In 1931, Josephine Baker, wearing an evening gown, slipped into the corner of a Paris stage made up to resemble a boxing ring, knelt and began to sing “Paree,” in honor of the city where she had moved, six years earlier. About a minute in, she raised her arms above her head, forming an exultant V. The audience, which included Marcel Duchamp, “went wild,” the artist Alex Da Corte reports in a catalog essay for “Rising Up: Rocky and the Making of Monuments,” a captivating exhibition on view through Aug. 2 at the Philadelphia Museum of Art.

“Rising Up” is, on its face, little more than a crowd-pleasing ode to the Rocky Balboa statue, an accidental civic monument that Sylvester Stallone commissioned in 1980 from the sculptor A. Thomas Schomberg for the third “Rocky” movie. The artwork outlived its movie-prop origins to become a magnet for tourists from around the world, a good percentage of whom pose for pictures with their arms raised — like Rocky’s, and like Baker’s — in triumph.

Task statement: Can you carry the passage on the Rocky statue exhibition further, picking up right after its last sentence? The rows after this point are separate material and have nothing to do with the passage.

Spatial relation data:

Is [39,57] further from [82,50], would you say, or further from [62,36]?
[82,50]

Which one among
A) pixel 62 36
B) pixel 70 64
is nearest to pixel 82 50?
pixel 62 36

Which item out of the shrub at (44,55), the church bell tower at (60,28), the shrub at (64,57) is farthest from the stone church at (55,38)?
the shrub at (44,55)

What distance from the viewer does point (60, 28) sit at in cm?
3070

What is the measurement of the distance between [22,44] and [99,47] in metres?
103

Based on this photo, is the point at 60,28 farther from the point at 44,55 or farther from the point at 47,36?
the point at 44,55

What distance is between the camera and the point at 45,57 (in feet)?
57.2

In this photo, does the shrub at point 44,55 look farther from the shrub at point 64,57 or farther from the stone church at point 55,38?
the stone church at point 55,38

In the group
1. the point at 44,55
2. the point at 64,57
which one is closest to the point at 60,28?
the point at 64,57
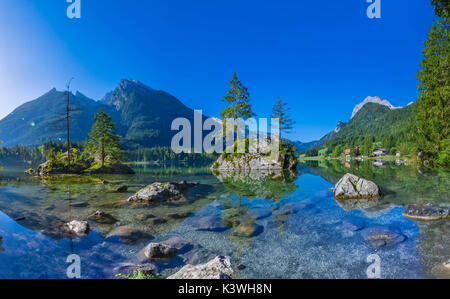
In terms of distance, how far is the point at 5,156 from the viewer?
141125 millimetres

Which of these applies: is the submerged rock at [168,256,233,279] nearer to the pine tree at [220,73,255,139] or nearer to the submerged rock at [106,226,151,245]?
→ the submerged rock at [106,226,151,245]

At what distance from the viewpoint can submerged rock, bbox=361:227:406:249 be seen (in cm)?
793

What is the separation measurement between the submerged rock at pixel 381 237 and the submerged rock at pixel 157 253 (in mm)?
8360

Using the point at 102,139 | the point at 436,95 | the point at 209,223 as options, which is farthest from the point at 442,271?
the point at 102,139

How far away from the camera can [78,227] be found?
945 cm

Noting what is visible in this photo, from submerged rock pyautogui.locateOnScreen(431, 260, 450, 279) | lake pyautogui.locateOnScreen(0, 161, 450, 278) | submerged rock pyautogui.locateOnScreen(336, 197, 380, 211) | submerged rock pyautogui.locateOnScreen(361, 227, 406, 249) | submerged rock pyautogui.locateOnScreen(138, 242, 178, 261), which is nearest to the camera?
submerged rock pyautogui.locateOnScreen(431, 260, 450, 279)

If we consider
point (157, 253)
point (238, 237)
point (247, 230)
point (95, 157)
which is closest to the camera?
point (157, 253)

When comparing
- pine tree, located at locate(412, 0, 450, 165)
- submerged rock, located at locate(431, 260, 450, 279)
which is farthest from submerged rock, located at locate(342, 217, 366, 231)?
pine tree, located at locate(412, 0, 450, 165)

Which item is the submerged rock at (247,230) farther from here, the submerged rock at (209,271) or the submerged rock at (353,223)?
the submerged rock at (353,223)

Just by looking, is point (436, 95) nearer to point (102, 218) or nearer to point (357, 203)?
point (357, 203)

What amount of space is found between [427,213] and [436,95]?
19.0 meters

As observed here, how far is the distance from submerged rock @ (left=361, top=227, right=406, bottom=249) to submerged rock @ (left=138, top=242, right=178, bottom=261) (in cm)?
836

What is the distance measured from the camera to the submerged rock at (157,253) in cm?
698

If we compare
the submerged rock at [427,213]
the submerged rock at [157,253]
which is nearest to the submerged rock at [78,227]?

Exercise answer:
An estimated four million people make that pilgrimage each year. That’s twice as many as visit the Liberty Bell, and about five times as many as the Philadelphia Museum of Art, where the statue has been on display outside since 2006.

Yet as the essay by Da Corte, a key contributor to the catalog, makes clear, the show’s ambitions aim far beyond Rocky; it feels at home anywhere boxing and the wider culture (high or low) collide. Organized by the guest curator Paul M. Farber, co-founder of the nonprofit Monument Lab, “Rising Up” is an astute rumination on race, political activism, violence and Philadelphia’s own (depending on your point of view) fighting spirit or inferiority complex.

In its investigations of the American self-image, the exhibition makes a surprisingly useful addition to the cultural events honoring the country’s 250th birthday. And in its nuance, depth and moments of grace, it offers a timely counterpoint to the bombastic monument proposals lately pouring out of Washington.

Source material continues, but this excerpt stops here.